* Problem details: What you write must match, character for character, the lines from the one with "داخلية غزة تدعو" down to the one with "Ξεκινούν εργασίες συντήρησης" in the listing below, minus its pictures.

* Task inputs:
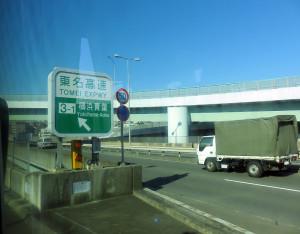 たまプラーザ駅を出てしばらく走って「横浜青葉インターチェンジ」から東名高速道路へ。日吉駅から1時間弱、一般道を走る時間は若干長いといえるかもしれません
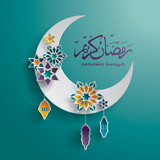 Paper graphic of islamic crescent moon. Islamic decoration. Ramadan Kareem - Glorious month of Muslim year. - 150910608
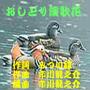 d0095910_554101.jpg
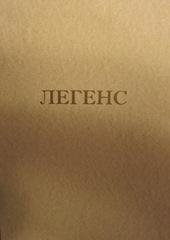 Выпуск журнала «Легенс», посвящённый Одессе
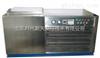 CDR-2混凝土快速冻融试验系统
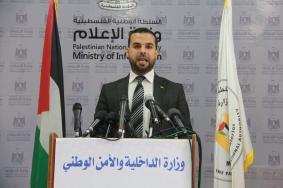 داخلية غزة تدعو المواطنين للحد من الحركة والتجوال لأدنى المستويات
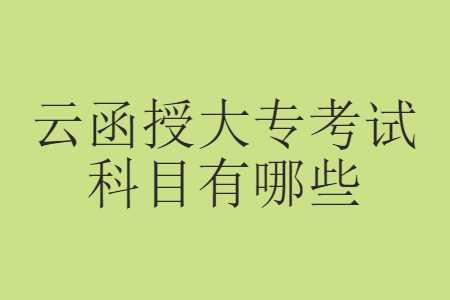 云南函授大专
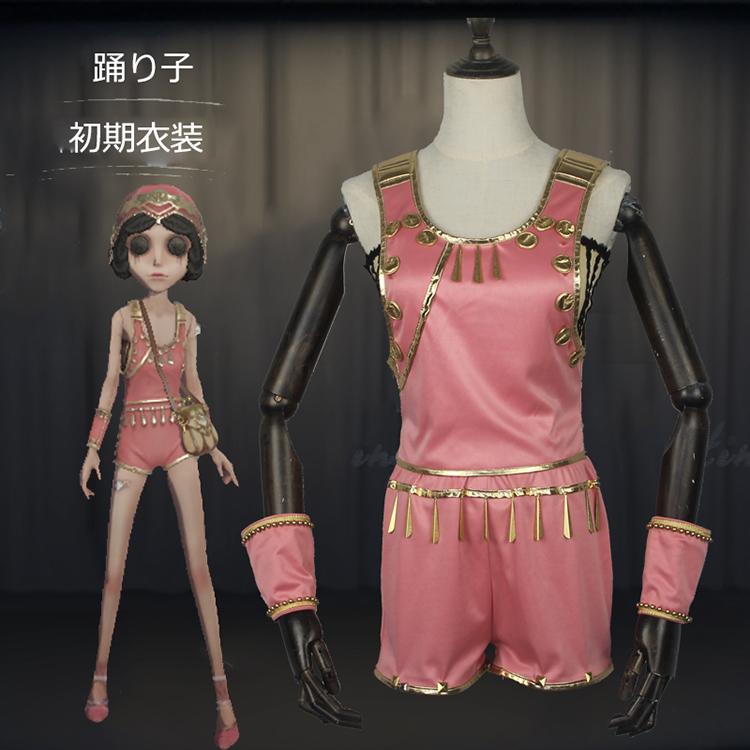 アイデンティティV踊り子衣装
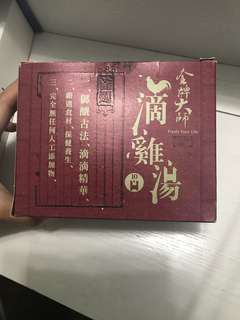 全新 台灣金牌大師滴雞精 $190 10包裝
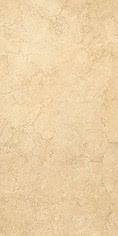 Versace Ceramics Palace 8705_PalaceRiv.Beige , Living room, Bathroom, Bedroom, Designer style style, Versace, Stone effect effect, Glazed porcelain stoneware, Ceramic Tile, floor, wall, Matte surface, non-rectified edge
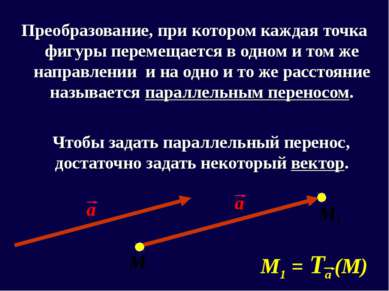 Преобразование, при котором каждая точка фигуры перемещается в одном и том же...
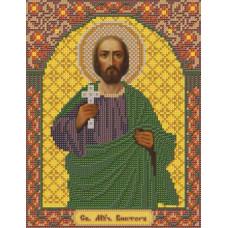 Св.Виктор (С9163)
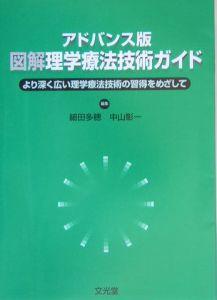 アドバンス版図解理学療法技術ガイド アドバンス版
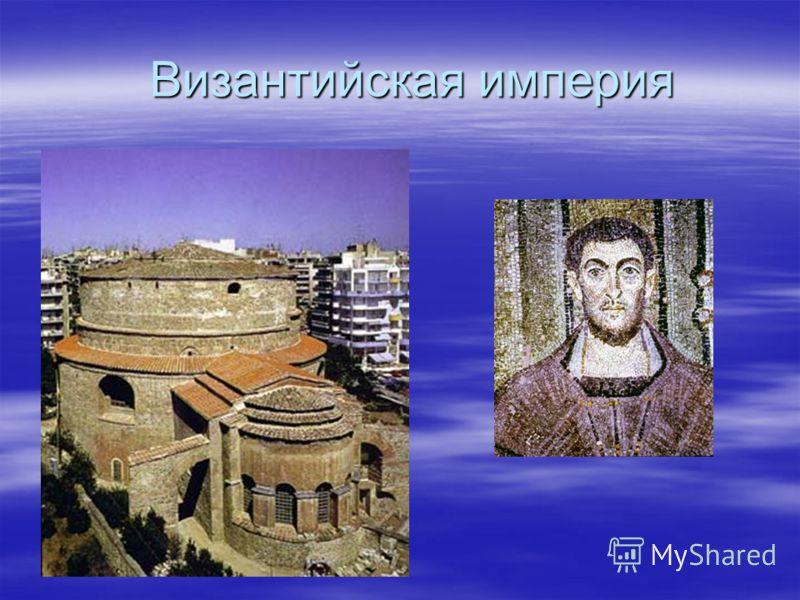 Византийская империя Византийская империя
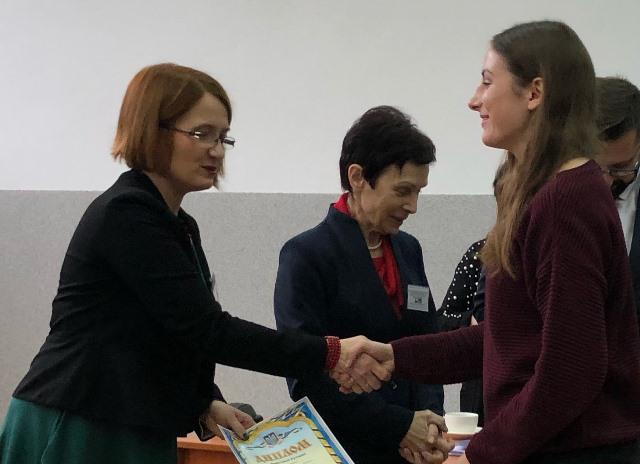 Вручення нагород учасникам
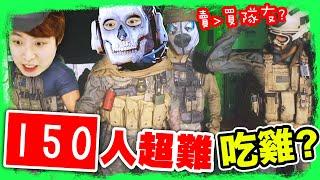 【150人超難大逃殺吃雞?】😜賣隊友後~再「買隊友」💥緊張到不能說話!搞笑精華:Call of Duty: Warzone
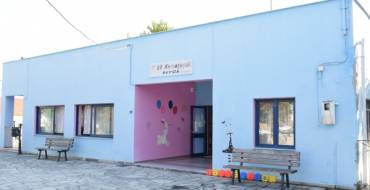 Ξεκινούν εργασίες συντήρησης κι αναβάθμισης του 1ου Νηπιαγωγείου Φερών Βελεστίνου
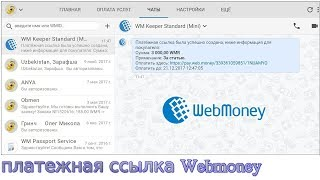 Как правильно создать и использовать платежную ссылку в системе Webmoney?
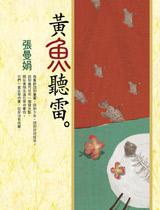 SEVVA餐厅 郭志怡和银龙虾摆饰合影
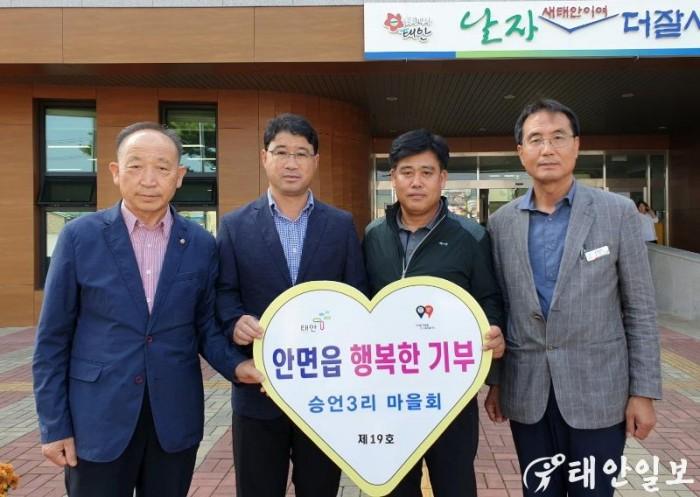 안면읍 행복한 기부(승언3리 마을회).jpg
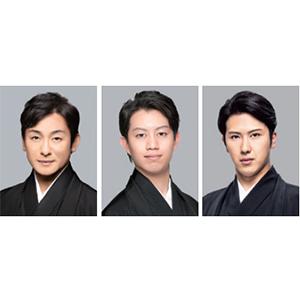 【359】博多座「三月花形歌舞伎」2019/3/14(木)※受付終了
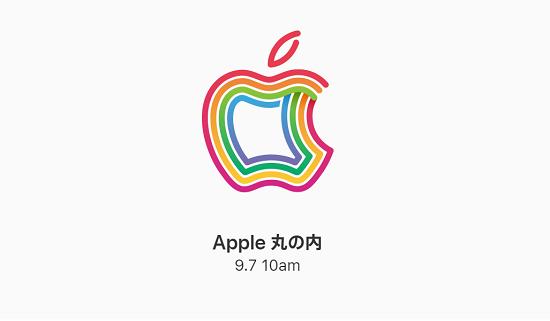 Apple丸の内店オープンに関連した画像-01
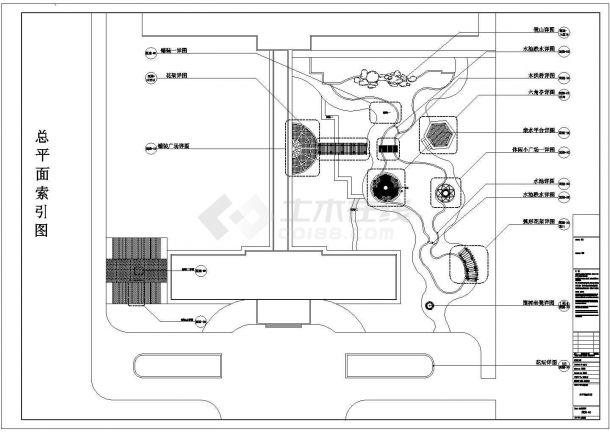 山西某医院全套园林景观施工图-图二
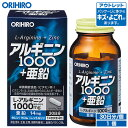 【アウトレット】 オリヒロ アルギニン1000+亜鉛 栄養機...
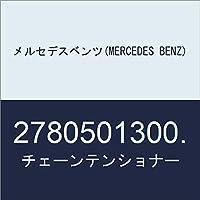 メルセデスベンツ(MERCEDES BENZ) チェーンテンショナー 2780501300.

* Written reply:
 داخلية غزة تدعو المواطنين للحد من الحركة والتجوال لأدنى المستويات
 云南函授大专
 アイデンティティV踊り子衣装
 全新 台灣金牌大師滴雞精 $190 10包裝
 Versace Ceramics Palace 8705_PalaceRiv.Beige , Living room, Bathroom, Bedroom, Designer style style, Versace, Stone effect effect, Glazed porcelain stoneware, Ceramic Tile, floor, wall, Matte surface, non-rectified edge
 Преобразование, при котором каждая точка фигуры перемещается в одном и том же...
 Св.Виктор (С9163)
 アドバンス版図解理学療法技術ガイド アドバンス版
 Византийская империя Византийская империя
 Вручення нагород учасникам
 【150人超難大逃殺吃雞?】😜賣隊友後~再「買隊友」💥緊張到不能說話!搞笑精華:Call of Duty: Warzone
 Ξεκινούν εργασίες συντήρησης κι αναβάθμισης του 1ου Νηπιαγωγείου Φερών Βελεστίνου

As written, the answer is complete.